■ Trecho do texto:
=======

Nesse estado, como poderia o povo decidir qual dos dois grupos estava certo? Moisés propôs o teste definitivo: “Amanhã pela manhã, o Senhor fará saber quem é dEle e quem é o santo que Ele fará chegar a Si; aquele a quem escolher fará chegar a Si” (Nm 16:5). Aqueles que apoiavam Coré levariam seus incensários cheios de incenso, assim como Moisés e Arão. Então, Deus revelaria quem era Seu escolhido.
Esse gesto de Moisés significava colocar o assunto em boas mãos. “O Senhor fará saber” – não diz uma palavra a seu respeito nem de Arão. A questão gira em torno da escolha do Senhor. Os 250 revoltosos foram postos face a face com o Deus vivo. Foram intimados a comparecer na Sua presença com seus incensários nas mãos, a fim de que todo o assunto pudesse ser inteiramente examinado e definitivamente resolvido diante desse grande tribunal. “Somente quem fosse escolhido pelo Senhor seria capaz de se aproximar dEle... Arão e seus filhos haviam sido escolhidos para o sacerdócio em Israel. A tribo de Levi se tornou uma casta sacerdotal e deveres tinham sido atribuídos aos membros daquela tribo. Yaweh tinha determinado todo aquele sistema, e nenhuma quebra seria tolerada”, diz Champlin (Op. Cit.).

=======

■ Instruções a seguir:
Dê prosseguimento ao texto sobre a revolta de Coré a partir do ponto em que ele termina. Os registros a seguir não têm relação alguma com este trecho.

■ Registros fornecidos:
=======

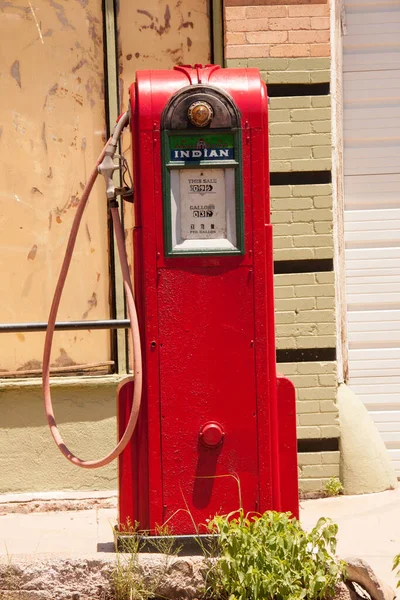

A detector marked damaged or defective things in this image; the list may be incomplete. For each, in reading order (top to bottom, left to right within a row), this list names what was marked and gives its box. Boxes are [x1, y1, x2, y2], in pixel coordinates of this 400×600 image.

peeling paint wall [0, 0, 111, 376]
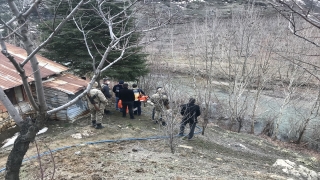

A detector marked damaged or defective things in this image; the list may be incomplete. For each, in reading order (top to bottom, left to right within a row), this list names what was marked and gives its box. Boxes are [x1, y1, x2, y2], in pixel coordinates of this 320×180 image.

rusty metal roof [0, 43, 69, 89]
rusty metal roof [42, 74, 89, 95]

=======

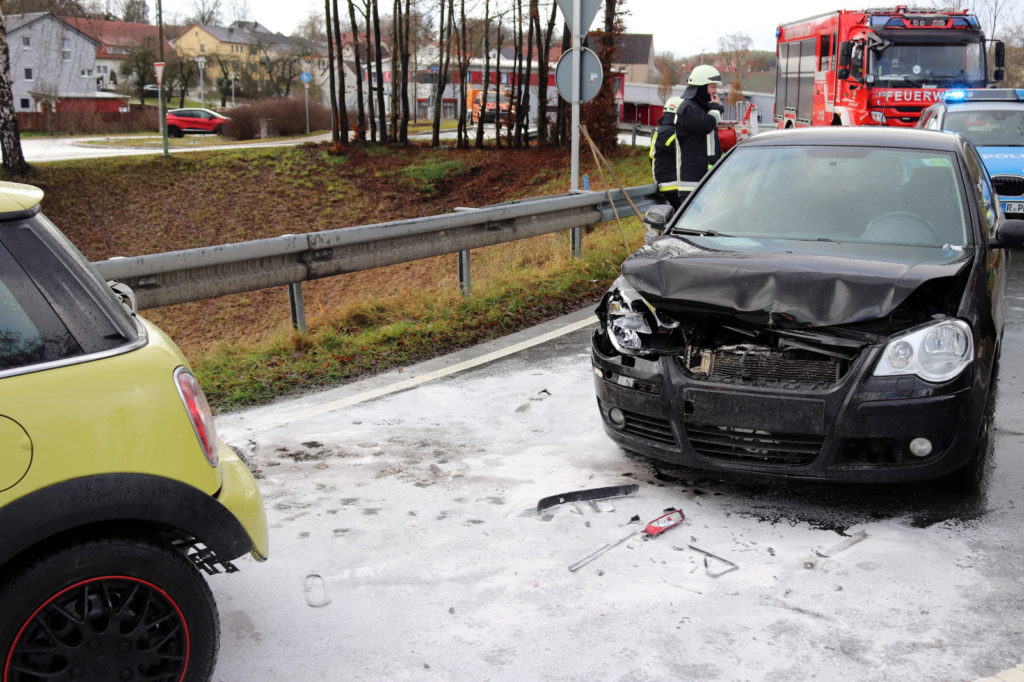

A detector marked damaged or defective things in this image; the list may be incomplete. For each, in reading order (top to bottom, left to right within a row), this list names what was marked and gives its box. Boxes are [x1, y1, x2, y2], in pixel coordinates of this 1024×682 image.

=======

■ Resposta à tarefa:
O fato de Coré ter convidado o povo para testemunhar o evento indica que ele cria sinceramente na legitimidade do seu movimento e que contava com a vitória. Em lugar disso, um terremoto os tragou vivos, juntamente com familiares e os 250 aliados. Porém, o texto de Números 26:11 informa que nem todos os filhos de Coré morreram. De fato, nos tempos de Davi, são mencionados descendentes dele (1 Cr 6:22, 23, 38). Alguns salmos são atribuídos a esses descendentes.
Memoriais (Nm 26-36-40)
Diante dessa tão assombrosa manifestação divina, seria plausível supormos que a rebelião estivesse erradicada. Mas, não foi assim. Eleazar, filho de Arão, recebeu a incumbência de recolher os incensários dos rebeldes para que fossem transformados em lâminas a fim de cobrir o altar, permanecendo aí como memorial. O Antigo Testamento apresenta outros memoriais rememorativos do amor de Deus, Sua graça e as bênçãos da aliança (Gn 9:13; 17:10-17; Nm 9:1-4; 15:38-41; Js 4:3-9). Há também os memoriais do sábado e da Ceia (Êx 20:8-11; Nm 31:54; Mt 26:13; Lc 22:19). As lâminas sobre o altar eram memoriais dos resultados daquela insurreição e, consequentemente, permaneceriam como advertência para que ela não se repetisse. Apesar disso, “no dia seguinte, toda a congregação dos filhos de Israel murmurou contra Moisés e contra Arão, dizendo: Vós matastes o povo do Senhor” (Nm 16:41).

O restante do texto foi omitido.